# Implementing Shazam from scratch
Shazam is a great application that can tell you the title of a song by listening to a short sample. We will implement a simplified copy of this app by dealing with hashing algorithms. In particular implementing an LSH algorithm that takes as input an audio track and finds relevant matches.

# 1. The dataset

We used a kaggle dataset containing songs in an mp3 format that we will convert to wav:
https://www.kaggle.com/dhrumil140396/mp3s32k

In [None]:
data_folder = Path(f.PATH_SONGS_FOLDER)
mp3_tracks = data_folder.glob("*/*/*.mp3")
tracks = data_folder.glob("*/*/*.wav")

In [None]:
for track in tqdm(mp3_tracks, total=N_TRACKS):
    convert_mp3_to_wav(str(track))

# 2. Fingerprint Hashing 
We want to create a representation of our audio signal that allows us to characterize it with respect to its peaks. Once this process is complete, we can adopt a hashing function to get a fingerprint of each song.

#### First we extract the peaks for each song
To apply the LSH it is important to round the shingles in order to have a smaller number of shingles and less discriminant, this will allow us to find the buckets when implementing the LSH

In [None]:
song_peaks = f.extract_peaks(song_path, rounded = True)

#### Then we store in an array all the unique shingles
This will allow us to create the shingles matrix, a matrix with the shingles on the rows and the songs on the columns. There will be a 1 in the cell **(i,j)** if the shingle **i** is present in the song **j**.

In [None]:
shingles = f.unique_shingles(song_peaks)

#### Finally we build the shingls matrix

In [None]:
matrix = shingles_matrix(shingles, song_peaks)

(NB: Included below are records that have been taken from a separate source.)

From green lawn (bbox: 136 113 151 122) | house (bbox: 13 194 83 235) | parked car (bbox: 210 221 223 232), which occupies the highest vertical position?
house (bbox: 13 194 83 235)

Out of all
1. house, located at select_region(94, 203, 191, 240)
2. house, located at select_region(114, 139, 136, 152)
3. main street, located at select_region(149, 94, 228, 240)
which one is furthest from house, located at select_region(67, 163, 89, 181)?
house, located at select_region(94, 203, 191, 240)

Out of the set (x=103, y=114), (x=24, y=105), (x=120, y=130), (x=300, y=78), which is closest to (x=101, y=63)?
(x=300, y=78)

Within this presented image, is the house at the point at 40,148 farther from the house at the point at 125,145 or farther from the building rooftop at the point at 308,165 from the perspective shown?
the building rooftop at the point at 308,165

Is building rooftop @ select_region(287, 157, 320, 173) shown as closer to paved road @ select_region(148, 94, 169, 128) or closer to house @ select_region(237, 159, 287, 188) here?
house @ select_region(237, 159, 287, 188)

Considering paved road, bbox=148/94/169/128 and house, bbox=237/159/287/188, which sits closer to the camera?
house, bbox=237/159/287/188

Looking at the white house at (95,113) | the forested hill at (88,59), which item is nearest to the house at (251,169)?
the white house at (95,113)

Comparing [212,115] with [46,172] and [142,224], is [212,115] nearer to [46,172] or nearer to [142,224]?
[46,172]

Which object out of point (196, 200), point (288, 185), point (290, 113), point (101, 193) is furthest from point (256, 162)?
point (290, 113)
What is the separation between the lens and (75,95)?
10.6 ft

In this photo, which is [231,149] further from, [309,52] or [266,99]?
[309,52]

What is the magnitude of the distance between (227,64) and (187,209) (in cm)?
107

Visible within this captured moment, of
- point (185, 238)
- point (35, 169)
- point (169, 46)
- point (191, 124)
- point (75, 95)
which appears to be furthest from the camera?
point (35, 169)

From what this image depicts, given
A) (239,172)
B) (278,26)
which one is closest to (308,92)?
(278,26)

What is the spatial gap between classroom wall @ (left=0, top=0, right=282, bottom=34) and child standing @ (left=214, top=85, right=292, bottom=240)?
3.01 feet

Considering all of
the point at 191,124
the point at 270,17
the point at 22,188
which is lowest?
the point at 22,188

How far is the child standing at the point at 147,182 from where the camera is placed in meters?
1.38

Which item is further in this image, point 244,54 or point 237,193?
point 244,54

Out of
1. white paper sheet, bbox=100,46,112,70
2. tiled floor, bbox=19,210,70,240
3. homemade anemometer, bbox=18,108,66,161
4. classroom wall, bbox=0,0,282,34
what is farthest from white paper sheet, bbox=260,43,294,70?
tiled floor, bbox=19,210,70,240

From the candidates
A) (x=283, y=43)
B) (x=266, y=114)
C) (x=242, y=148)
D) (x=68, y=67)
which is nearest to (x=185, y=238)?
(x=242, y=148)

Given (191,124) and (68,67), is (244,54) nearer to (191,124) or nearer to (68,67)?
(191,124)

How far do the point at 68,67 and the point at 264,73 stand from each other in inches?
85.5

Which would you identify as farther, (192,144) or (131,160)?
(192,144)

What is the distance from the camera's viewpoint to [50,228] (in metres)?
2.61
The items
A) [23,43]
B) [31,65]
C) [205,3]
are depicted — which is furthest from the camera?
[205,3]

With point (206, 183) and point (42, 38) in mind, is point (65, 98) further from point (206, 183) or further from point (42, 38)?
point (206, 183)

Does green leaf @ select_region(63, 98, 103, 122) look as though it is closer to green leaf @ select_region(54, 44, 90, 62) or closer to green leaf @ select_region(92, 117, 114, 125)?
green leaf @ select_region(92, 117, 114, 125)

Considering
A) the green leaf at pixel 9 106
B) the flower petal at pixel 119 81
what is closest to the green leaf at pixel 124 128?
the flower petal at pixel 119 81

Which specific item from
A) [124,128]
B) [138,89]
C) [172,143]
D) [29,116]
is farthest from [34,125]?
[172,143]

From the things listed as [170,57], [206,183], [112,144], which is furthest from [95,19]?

#### Hashing the shingles matrix

This technique consists in permutating the matrix rows and for each column take the index of the first non-zero value. This will be the new row of the hash matrix. The hash matrix will have number of rows equal to the number of permutations we decided to apply and each column will be the fingerprint of a song.

It is important to set a seed because then we'll apply the same permutation to the queries to get their fingerprints.

In [19]:
hash_matrix = f.hash_matrix(matrix, shingles, song_peaks)

100%|██████████| 20/20 [00:00<00:00, 110.78it/s]


# 2. Applying LSH
We suggest to read this article in order to have a better idea of the algorithm (https://www.learndatasci.com/tutorials/building-recommendation-engine-locality-sensitive-hashing-lsh-python/).

The hash matrix will be divided into **b** bands of **r** rows each. We'll then create a dictionary to find all the songs in which a certain bucket is present. 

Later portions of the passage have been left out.